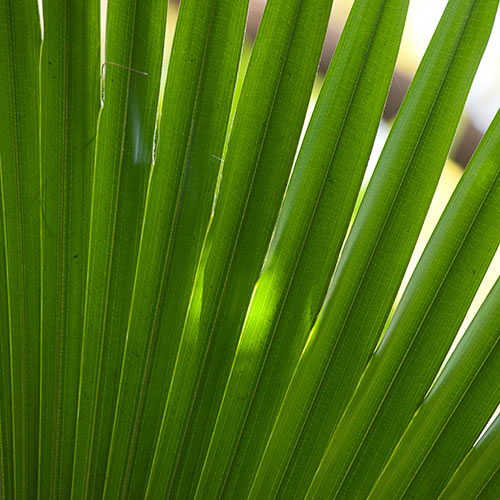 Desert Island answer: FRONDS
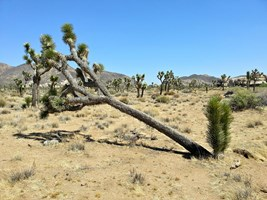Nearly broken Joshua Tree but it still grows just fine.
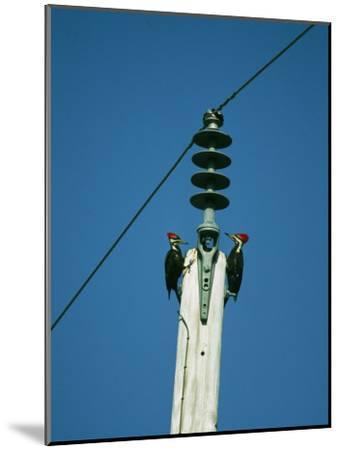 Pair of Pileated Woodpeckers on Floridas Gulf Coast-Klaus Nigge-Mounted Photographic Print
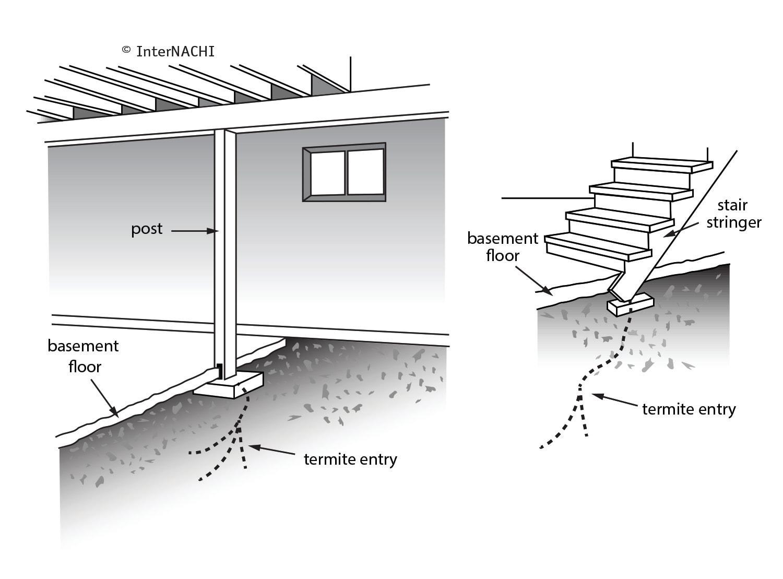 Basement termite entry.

* * *

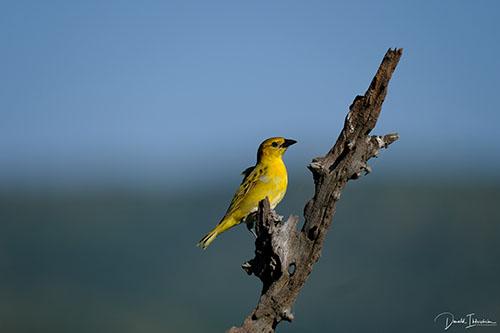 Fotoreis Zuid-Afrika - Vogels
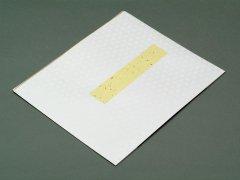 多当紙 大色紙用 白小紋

§ EXERCISE PROMPT: Write down exactly what the lines above say, from the line holding "Desert Island answer: FRONDS" through the line holding "Basement termite entry.", and nothing more. Do not copy the pictures.

§ OUTPUT FOR THIS TASK:
 Desert Island answer: FRONDS
Nearly broken Joshua Tree but it still grows just fine.
 Pair of Pileated Woodpeckers on Floridas Gulf Coast-Klaus Nigge-Mounted Photographic Print
 Basement termite entry.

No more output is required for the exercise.